=== Vorliegender Auszug ===
Wien (fwf) - Seltene Erden sind teuer – und fixer Bestandteil von Hochleistungsmagneten.
Ihre Verwendung für diesen Zweck lässt sich optimieren und damit reduzieren. Das belegen Computersimulationen
eines vom Wissenschaftsfonds FWF unterstützten Spezialforschungsbereiches. Die am 01.03. in den USA vorgestellten
Ergebnisse zeigen, dass es bei solchen Magneten lokale Verformungen im Kristallgitter des Materials geben kann.
Diese liegen besonders an der Grenze von Materialkörnchen. An diesen Stellen, so Berechnungen der Fachhochschule
St. Pölten, wird die Magnetkraft des Materials geschwächt. Optimierungen der Materialstruktur könnten
das vermeiden und zum Einsparen von Seltenen Erden beitragen.
Mit 150.000 Tonnen Jahresproduktion sind Seltene Erden gar nicht so selten. Tatsächlich sind sie eher schwer
zu gewinnen, als dass sie wirklich selten sind. Einem Lieferengpass steht ein global rasant wachsender Bedarf gegenüber.

=== Datensätze ===

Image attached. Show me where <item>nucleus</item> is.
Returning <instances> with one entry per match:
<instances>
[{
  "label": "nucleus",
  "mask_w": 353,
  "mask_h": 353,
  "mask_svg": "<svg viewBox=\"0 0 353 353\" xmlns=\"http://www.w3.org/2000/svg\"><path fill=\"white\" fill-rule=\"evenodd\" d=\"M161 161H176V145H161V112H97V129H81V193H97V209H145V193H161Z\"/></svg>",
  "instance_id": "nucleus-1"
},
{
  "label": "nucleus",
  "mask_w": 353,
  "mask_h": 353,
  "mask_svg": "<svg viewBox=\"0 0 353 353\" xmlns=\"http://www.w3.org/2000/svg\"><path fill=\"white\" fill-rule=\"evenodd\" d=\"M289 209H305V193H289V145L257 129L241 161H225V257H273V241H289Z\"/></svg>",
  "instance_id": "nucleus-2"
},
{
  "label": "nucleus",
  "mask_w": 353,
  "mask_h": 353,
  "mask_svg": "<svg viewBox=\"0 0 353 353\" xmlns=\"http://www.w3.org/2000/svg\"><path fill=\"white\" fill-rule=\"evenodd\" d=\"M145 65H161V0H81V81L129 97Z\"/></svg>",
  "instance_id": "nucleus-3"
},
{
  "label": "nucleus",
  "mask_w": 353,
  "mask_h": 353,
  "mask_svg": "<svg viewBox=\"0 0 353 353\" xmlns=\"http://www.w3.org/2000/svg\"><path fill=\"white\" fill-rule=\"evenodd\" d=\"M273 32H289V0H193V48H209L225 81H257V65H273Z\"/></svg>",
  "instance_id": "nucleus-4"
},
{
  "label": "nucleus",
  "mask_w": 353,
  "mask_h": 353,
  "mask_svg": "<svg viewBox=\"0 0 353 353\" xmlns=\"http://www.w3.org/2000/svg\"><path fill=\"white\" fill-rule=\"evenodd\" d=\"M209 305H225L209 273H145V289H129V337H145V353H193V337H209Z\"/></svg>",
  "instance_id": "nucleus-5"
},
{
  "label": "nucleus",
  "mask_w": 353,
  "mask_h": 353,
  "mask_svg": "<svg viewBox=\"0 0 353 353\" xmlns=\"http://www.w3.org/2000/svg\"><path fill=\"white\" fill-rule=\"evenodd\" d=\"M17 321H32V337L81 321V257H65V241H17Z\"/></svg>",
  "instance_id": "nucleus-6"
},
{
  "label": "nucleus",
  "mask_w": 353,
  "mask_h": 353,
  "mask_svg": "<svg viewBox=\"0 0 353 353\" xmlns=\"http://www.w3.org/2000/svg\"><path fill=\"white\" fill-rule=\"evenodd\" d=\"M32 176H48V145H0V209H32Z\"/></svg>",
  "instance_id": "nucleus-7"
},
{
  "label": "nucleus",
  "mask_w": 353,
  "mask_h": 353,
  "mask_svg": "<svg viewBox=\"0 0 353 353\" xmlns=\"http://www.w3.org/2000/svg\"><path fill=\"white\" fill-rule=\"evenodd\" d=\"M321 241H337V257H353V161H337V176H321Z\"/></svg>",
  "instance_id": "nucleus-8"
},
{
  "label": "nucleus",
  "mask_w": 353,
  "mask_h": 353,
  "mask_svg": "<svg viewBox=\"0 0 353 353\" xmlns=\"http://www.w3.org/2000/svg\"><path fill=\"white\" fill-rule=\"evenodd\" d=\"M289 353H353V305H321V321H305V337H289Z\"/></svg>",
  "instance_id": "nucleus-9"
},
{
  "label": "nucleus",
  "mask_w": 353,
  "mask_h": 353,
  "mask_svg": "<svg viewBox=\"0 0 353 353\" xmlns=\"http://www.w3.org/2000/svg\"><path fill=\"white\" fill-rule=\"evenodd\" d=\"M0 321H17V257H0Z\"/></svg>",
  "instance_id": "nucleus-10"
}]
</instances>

=== Arbeitsanweisungen ===
1 - Wie lässt sich der Absatz im Text über Seltene Erden, der mit „Wien (fwf) - Seltene Erden sind teuer“ beginnt, kürzer fassen, ohne seine wichtigsten Fakten zu verlieren?
2 - Wie lautet der Abschnitt im Text über Seltene Erden von „Ihre Verwendung für“ bis „Seltenen Erden beitragen.“, wenn man darin „Computersimulationen“ gegen „Computermodelle“ tauscht?

=== Lösungen der Reihe nach ===
1 - Seltene Erden sind teuer und fester Bestandteil von Hochleistungsmagneten, doch ihr Einsatz lässt sich optimieren und damit verringern. Das zeigen Computersimulationen eines vom FWF unterstützten Spezialforschungsbereiches, deren Ergebnisse am 01.03. in den USA vorgestellt wurden. In solchen Magneten kann es lokale Verformungen im Kristallgitter geben, vor allem an den Grenzen von Materialkörnchen. Dort wird laut Berechnungen der Fachhochschule St. Pölten die Magnetkraft geschwächt. Eine optimierte Materialstruktur könnte das vermeiden und Seltene Erden einsparen.

2 -
Ihre Verwendung für diesen Zweck lässt sich optimieren und damit reduzieren. Das belegen Computermodelle
eines vom Wissenschaftsfonds FWF unterstützten Spezialforschungsbereiches. Die am 01.03. in den USA vorgestellten
Ergebnisse zeigen, dass es bei solchen Magneten lokale Verformungen im Kristallgitter des Materials geben kann.
Diese liegen besonders an der Grenze von Materialkörnchen. An diesen Stellen, so Berechnungen der Fachhochschule
St. Pölten, wird die Magnetkraft des Materials geschwächt. Optimierungen der Materialstruktur könnten
das vermeiden und zum Einsparen von Seltenen Erden beitragen.